Norton—a tall, slender, sinewy man with broad shoulders—laughed aloud and deliberately winked at several interested citizens who had followed Taylor’s progress across the platform, and who now stood near him, grinning.

“You are a curiosity, man. You’re the first mayor of this man’s town! Lordy,” he said to the surrounding faces, “he hasn’t tumbled to it yet!”

The color left Taylor’s face; he stared hard at Norton; he gazed in bewilderment at the faces near him.

“Mayor?” he said. “Why, good Lord, man, I wasn’t here yesterday!”

“But your friends were!” yelped the delighted Norton. He raised his voice, so that it reached far into the crowd on the street:

“He’s sort of fussed up, boys; this honor being conferred on him so sudden; but give him time and he’ll talk your heads off!” He leaned over to Taylor and whispered in his ear.

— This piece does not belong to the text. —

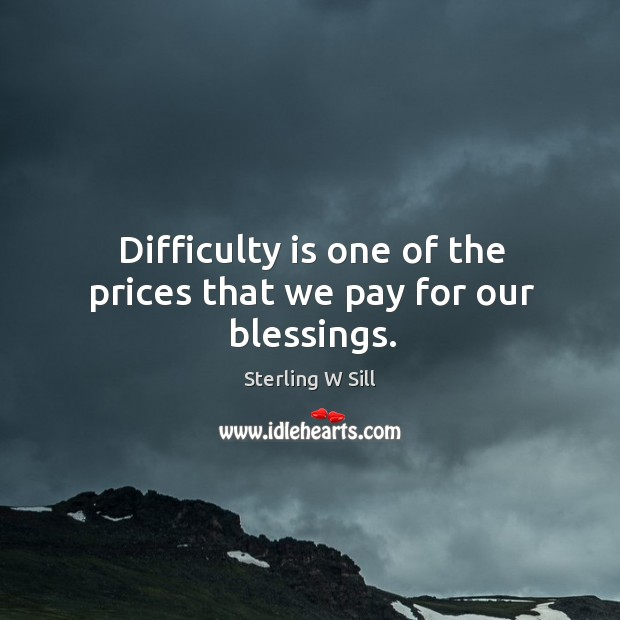 Difficulty is one of the prices that we pay for our blessings. Sterling W Sill Picture Quote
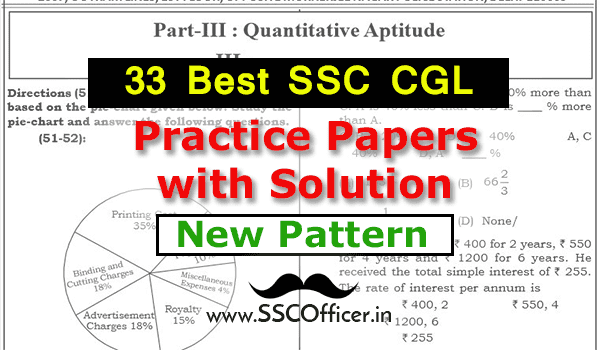33 Best SSC CGL Practice Papers with Solution, SSC CGL Mock Test Papers, SSC CGL Sample Papers - [New Pattern PDF]- SSC Officer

“Grin, man, for God’s sake! Don’t stand there like a wooden man; they’ll think you don’t appreciate it! It’s the first time I ever saw you lose your nerve. Buck up, man; why, they simply swamped Danforth; wiped him clean off the map!”

Norton was whispering more into Taylor’s ear, but Taylor could not follow the sequence of it, nor get a coherent meaning out of it. He even doubted that he heard Norton. He straightened, and looked around at the crowd that now was pressing in on him, and for the first time in his life he knew the mental panic and the physical sickness that overtakes the man who for the first time faces an audience whose eyes are focused on him.